Behind him, as the inner doors are being closed, another senator enters, Kurt LaRue, junior senator from Idaho. He is wearing a camel hair overcoat on top of his blue suit, despite the heat.

The chairman bangs his gavel, calling the session to order. “Okay, okay,” he says, “settle down.”

Margot sits. There is something about the scene that sets her teeth on edge, a feeling of wrongness, but before she can unpack it, Remy is at her elbow, whispering in her ear.

“They found him,” he says.

“Not now,” Margot says, before she can process the words, aware that she is on camera, that the chairman is thanking her for her patience and professionalism throughout this long process. But Remy refuses to take his seat.

“Felix,” he says. “The boyfriend. They found Story’s boyfriend in Marfa. Arrested him. He’s been arrested.”

Margot turns. “Where?” she hisses.

“West Texas,” he says. “Something about criminal trespass and attempted kidnapping.”

“What?”

“Judge Nadir?” says the chairman pointedly, leaning into his microphone.

“Just a minute, sir,” says Margot, “please.
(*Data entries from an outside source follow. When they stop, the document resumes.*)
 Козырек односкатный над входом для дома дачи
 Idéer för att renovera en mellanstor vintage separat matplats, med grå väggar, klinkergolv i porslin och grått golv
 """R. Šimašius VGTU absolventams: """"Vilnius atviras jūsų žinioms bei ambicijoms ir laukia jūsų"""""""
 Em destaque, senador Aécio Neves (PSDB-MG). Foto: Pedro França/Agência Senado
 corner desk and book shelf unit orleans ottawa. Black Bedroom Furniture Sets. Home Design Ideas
It’s about my daughter.”

A wave of intrigue courses through the room, murmuring voices. The chairman bangs his gavel.

“Order,” he says. “Judge, do you need a recess?”

Margot looks over at the dais. The chairman is in his seat, surrounded by the other senators on the committee. Their aides sit behind them. Officers from the Capitol Police guard the edges of the dais, wary of protesters.
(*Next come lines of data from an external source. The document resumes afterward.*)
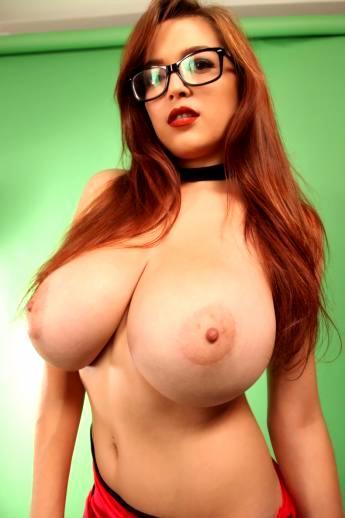 Девушка в очках засвечивает большие голые сиськи
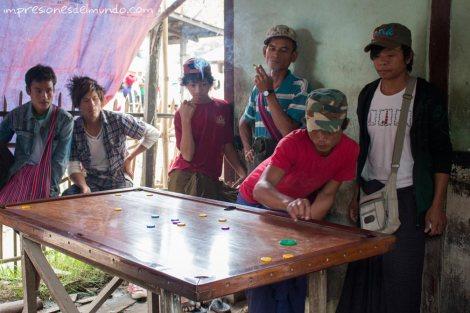 adolescentes-jugando-Lago-Inle-Myanmar-impresiones-del-mundo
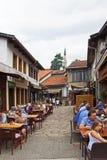 Sarajevo-Straßen-Restaurants Stockfotos
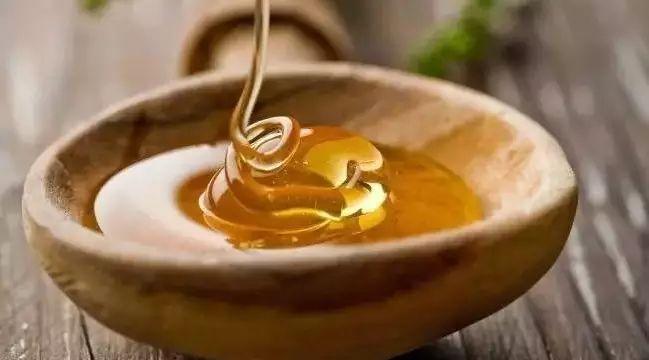 怎么检验蜂蜜 蜂蜜能做什么吃的 蜂蜜腌柠檬要去皮吗 山药加蜂蜜的功效 玫瑰蜂蜜茶怎么做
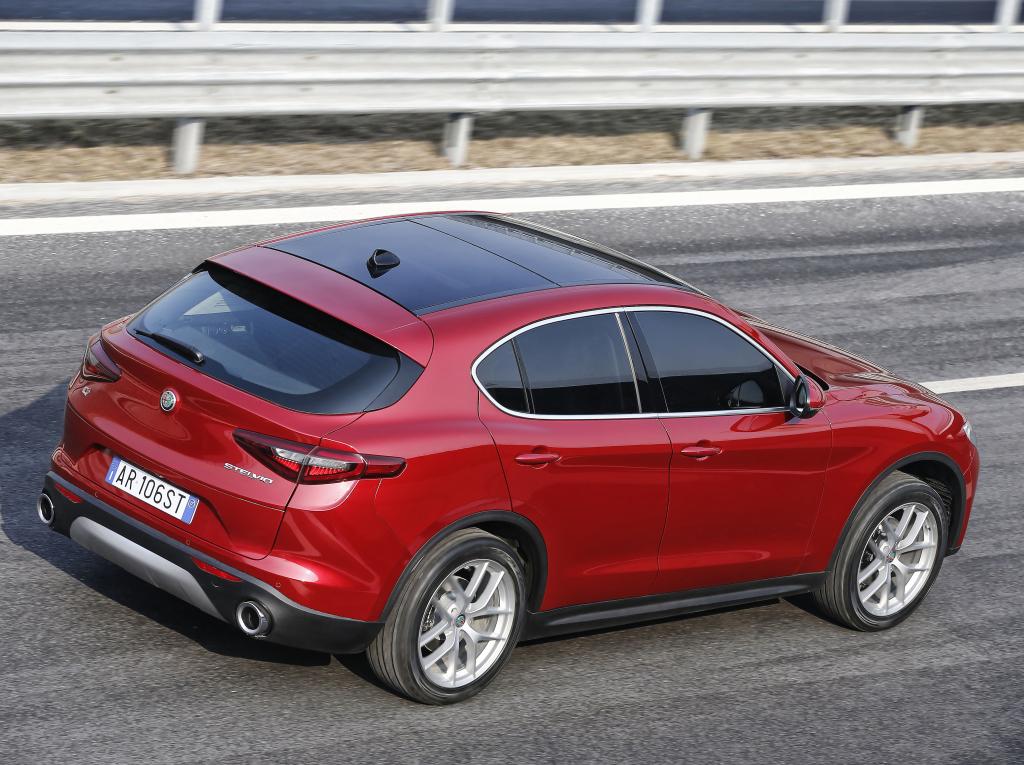 Autóbemutató: Alfa Romeo Stelvio teszt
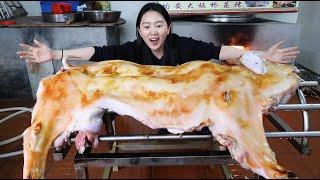 Download 在广东吃蒸猪,大叔30年手艺一锅蒸一头!猪皮冒油闻着香,200人等出锅 Video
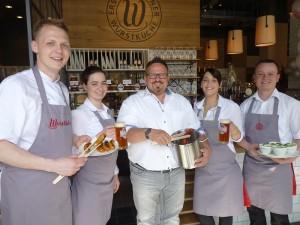 v.l.n.r. Küchenchef Thomas Kian-Zenker (31), Nancy Schmidt (22), Andreas Artur Sauer (Chef), Barchefin Sindy Falcon (26) und Restaurantleiter Martin Reeck (32) (Foto: MEDIENKONTOR)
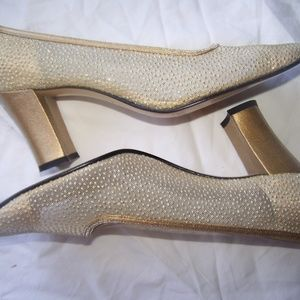 Apostrophe Coretta Gold Glitter Shoes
Senator LaRue is standing behind the chairman. He has a narrow chin and a weak comb-over, and he is sweating in his overcoat.

He mumbles something Margot doesn’t hear. Then repeats it louder.

“Mr. Chairman,” he says.

The chairman turns, confused. Why is the junior senator from Idaho standing behind him in a camel hair coat, blinking sweat from his eyes. “What?” the chairman says, the sound of it lost to his microphone.

“I said I have a statement to make,” says LaRue loudly, pulling himself to his full height and facing the cameras.

The chairman scowls, turns his back on the junior senator. “Closing statements will be done in order of seniority,” the chairman tells him. “Sit down.”

Remy squeezes Margot’s arm. “Did you hear me?” he says. “The FBI has Margot’s boyfriend in custody in El Paso.”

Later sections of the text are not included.